In the chapter entitled ‘Of The Monstrous Pictures of Whales’, our stern narrator takes issue with such ‘curious imaginary portraits’. He lays the blame with the ancients as the ‘primal source of all those pictorial delusions’; but the worst offender of his day was Frédéric Cuvier, brother of Baron Cuvier, the distinguished French scientist. His Sperm Whale of 1836 was, as Ishmael put it bluntly, ‘a squash’. It was a question of attribution. Advised by the French Academy that there were no fewer than fourteen species of sperm whale, artists duly delivered images more like fashion plates of Directoire dandies, whales corseted and collared à la mode, sleek with fish tails, or with disproportioned bellies and misplaced eyes.
What did whales really look like? Ishmael acknowledges that there are good reasons for such glaring errors. These animals were seen in their entirety only when beached, he notes, and ‘the living Leviathan has never yet fairly floated himself for his portrait…So there is no earthly way of finding out precisely what the whale really looks like.’ The remarkable thing about his statements–which are never less than remarkable–is that they still hold true. Cetaceans remain unfathomable. The whale would stay ‘unpainted to the last’,
And the only mode in which you can derive even a tolerable idea of his living contour, is by going a whaling yourself; but by doing so, you run no small risk of being eternally stove and sunk by him. Wherefore, it seems to me you had best not be too fastidious in your curiosity touching this Leviathan.
Similarly, turning the pages of old books, whaling prints resemble Renaissance masters, only with something fatally wrong: not angels announcing virgin births, or merchants’ wives sitting calmly in tiled parlours, but the frenzied struggle of a gigantic animal in its death throes. The stillness of such images seems to accentuate their strangeness, to widen the gap between what they are, and what they seek to portray. In all these pictures of whales–in paint, in teeth, in wood, in sheet-iron, in stone, in mountains, in stars–never was the distance between description and actuality so great. Never have words and pictures failed us so comprehensively.
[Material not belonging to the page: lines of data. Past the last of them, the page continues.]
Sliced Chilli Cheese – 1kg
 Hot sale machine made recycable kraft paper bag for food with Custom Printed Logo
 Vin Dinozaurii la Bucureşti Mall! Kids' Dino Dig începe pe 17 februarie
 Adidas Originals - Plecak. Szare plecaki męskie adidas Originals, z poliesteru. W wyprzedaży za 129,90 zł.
There is something about the sperm whale that leads me on, something that, even now, I find it hard to describe. No matter how many pictures I might see, I cannot quite comprehend it. No matter how many times I might try to sketch it, its shape seems to elude me. None the less, my curiosity remains, for all Ishmael’s caution. And as he lingers in New Bedford’s cobbled streets, calling into Carter’s for some last-minute apparel before his long journey ahead–even as he readies himself for his own close encounter–my fitful and increasingly dubious guide seems to challenge me to discover why ‘above all other hunted whales, his is an unwritten life’.